→ **Direction**
State how many lines in the following rows contain the string "below", treating case as significant. Give only the number.

===== Information provided =====

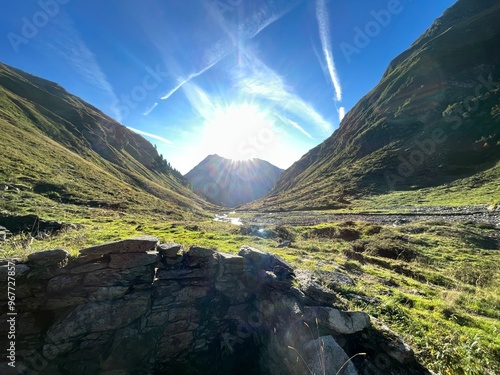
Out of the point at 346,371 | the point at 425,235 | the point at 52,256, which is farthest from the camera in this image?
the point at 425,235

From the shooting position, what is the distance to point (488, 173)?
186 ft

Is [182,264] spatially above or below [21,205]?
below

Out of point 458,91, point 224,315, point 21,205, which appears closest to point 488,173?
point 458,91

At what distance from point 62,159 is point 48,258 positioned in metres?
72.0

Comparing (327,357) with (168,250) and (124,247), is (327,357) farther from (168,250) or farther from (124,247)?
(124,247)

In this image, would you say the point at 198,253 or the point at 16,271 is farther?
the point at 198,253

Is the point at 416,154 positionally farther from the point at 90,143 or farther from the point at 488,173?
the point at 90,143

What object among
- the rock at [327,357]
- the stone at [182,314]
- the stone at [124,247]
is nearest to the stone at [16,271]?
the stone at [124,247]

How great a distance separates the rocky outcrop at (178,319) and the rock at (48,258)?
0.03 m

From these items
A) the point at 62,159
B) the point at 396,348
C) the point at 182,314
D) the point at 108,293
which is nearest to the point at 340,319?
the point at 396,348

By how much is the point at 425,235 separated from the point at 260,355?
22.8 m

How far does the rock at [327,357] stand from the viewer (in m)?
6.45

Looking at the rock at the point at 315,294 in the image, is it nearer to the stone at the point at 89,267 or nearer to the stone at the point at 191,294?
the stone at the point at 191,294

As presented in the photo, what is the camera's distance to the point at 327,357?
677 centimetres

=====
===== Information provided =====

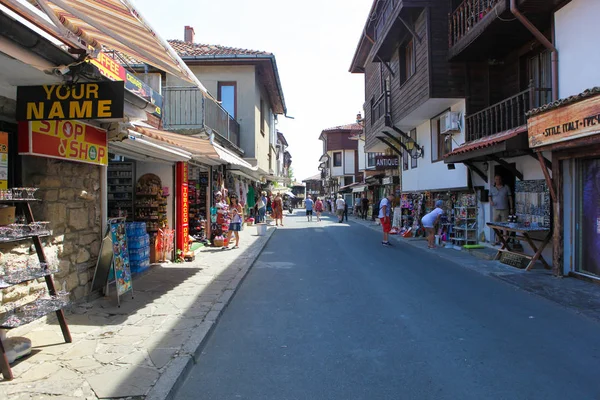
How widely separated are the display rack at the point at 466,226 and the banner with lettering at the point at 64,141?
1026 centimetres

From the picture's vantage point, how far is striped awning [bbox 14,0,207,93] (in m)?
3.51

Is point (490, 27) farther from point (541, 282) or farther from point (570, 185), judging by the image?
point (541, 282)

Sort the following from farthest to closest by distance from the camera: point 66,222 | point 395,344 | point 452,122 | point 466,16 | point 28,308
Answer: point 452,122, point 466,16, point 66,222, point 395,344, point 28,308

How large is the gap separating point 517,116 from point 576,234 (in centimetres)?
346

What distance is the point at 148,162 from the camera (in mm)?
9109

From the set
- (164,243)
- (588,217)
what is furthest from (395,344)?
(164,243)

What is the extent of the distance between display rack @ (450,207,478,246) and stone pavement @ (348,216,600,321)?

=====
===== Information provided =====

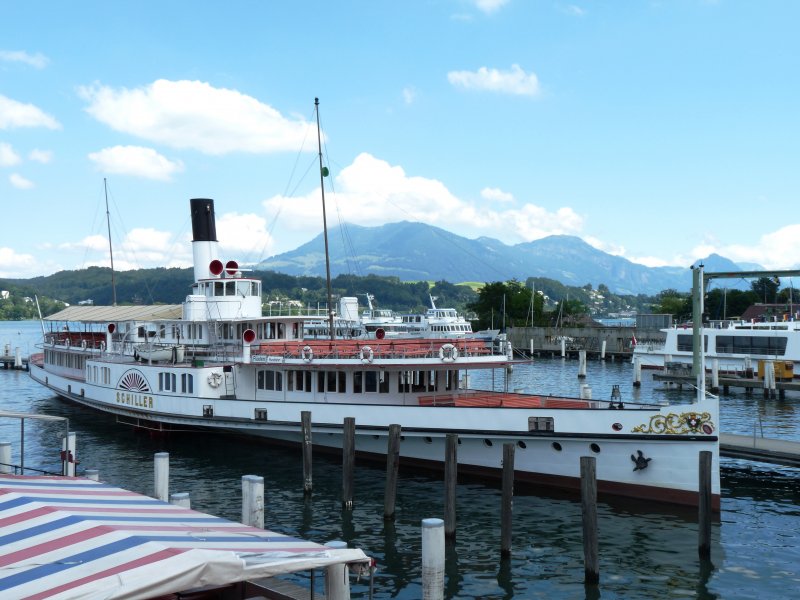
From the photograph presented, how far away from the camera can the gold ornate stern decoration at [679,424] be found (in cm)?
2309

=====

→ **Response to the exercise**
2